Quem lê pelos outros é sempre um mau leitor. Eis uma máxima para nossos dias. Necessário explicar (o que já enfraquece o aforismo) que não se trata de ler para os outros, para uma criança, para alguém que amamos, aquele estender da emoção de alguma passagem que nos faz pedir ao outro que pare tudo e escute as palavras que nos tocaram. Também não se trata de ser mediador de leitura, professores ou pais, que julgam ser cedo ou tarde para o contato com um livro, mas nunca com o intuito de proibir sua leitura.
Refiro-me a quem lê para decidir o que é ofensivo a outra pessoa ou a grupos de pessoas. Sob a regra da ofensa, cairiam quase todos os personagens da literatura, que tantas vezes existem para nos fortificar em um mundo, este sim, de reais ofensas. E bem, não sei quanto a vocês, mas para mim, qualquer um que se arroga o direito de editar o passado, ou controlar o que se pode dizer no presente, segue à sombra de um só nome: censor.
Mas bem, há muito prometi ser um anacronista, ou seja, não falar do agora – os ruídos de hoje serão o silêncio de amanhã –, mas dos rumores que o tempo não logra de todo apagar, os de natureza mais íntima, preservados, quem sabe, nesta precária e milagrosa ferramenta que é a linguagem.

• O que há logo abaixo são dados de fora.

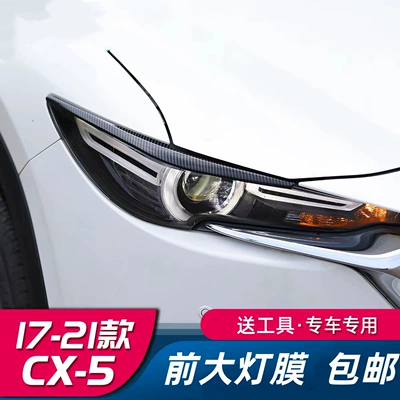 headlight film smoked black | Car headlight protective film - 17-21-model-cx-5-headlight-film-transparent-model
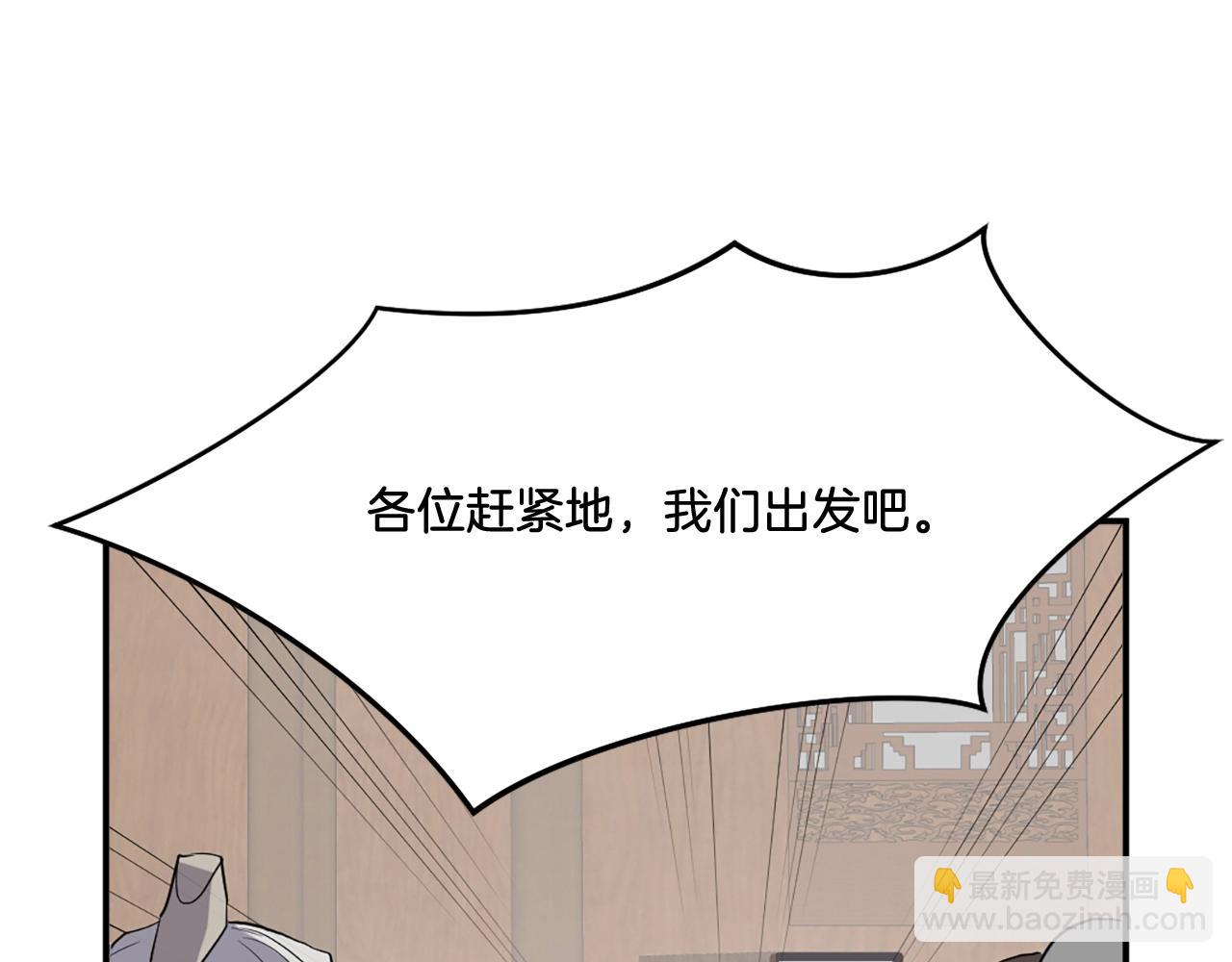 第18话 鬼面修罗95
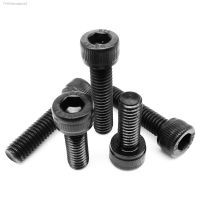 ❀ 2/5/10/20/50pcs DIN912 M1.6 M2 M2.5 M3 M4 M5 M6 M8 Black 304 A2-70 Stainless Steel Hexagon Hex Socket Head Cap Allen Bolt Screw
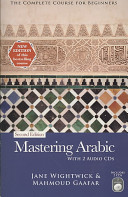 Mastering Arabic 2 /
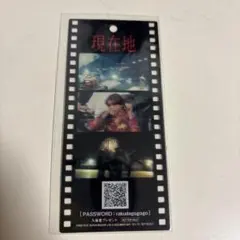映画入場特典 SUPER BEAVER −現在地− - メルカリ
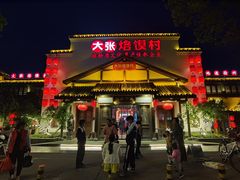 门面-大张烙馍村(绿地店)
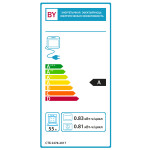 Встраиваемый электрический духовой шкаф Gefest ДА 602-02 В1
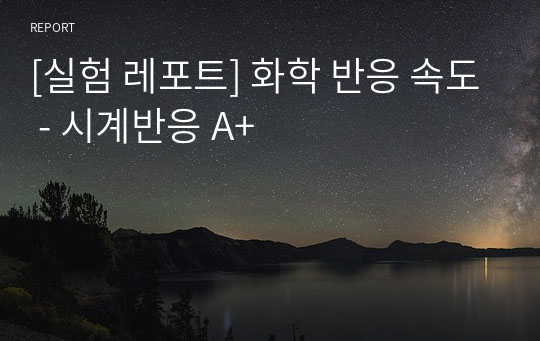 [실험 레포트] 화학 반응 속도 - 시계반응 A+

Durante os anos do segundo grau, eu costumava descer do Rosário até o mercado, tomando a General Vitorino para chegar à Marechal Floriano, a fim de escapar da Rua da Praia. Eu precisava ir até a Uruguai, donde saía o glorioso Assunção, então cruzava a Borges e entrava pela José Montaury, passando pela fachada cinzenta de um grande hotel e pelos botecos sempre cheios.
No entroncamento da própria Uruguai, no inverno, ficava um tio de bigode que vendia amendoim doce, recém-tirado da panela, nuns pacotinhos brancos que queimavam a mão. Mais, ele aceitava vale-transporte, moeda paralela do centro de Porto Alegre. Por vezes, eu comprava dois pacotes, pensando já na manhã seguinte. Gelados, no entanto, perdiam boa parte de sua razão de ser, não toda, diga-se de passagem.
Um dia, o tio não apareceu mais, o Rosário me formou, o centro perdeu sua função. Mas nos dias antárticos, aquele bigode reluzente foi um verdadeiro farol. Hoje diriam que o tio estava na história para vilanescamente engordar ingênuos colegiais.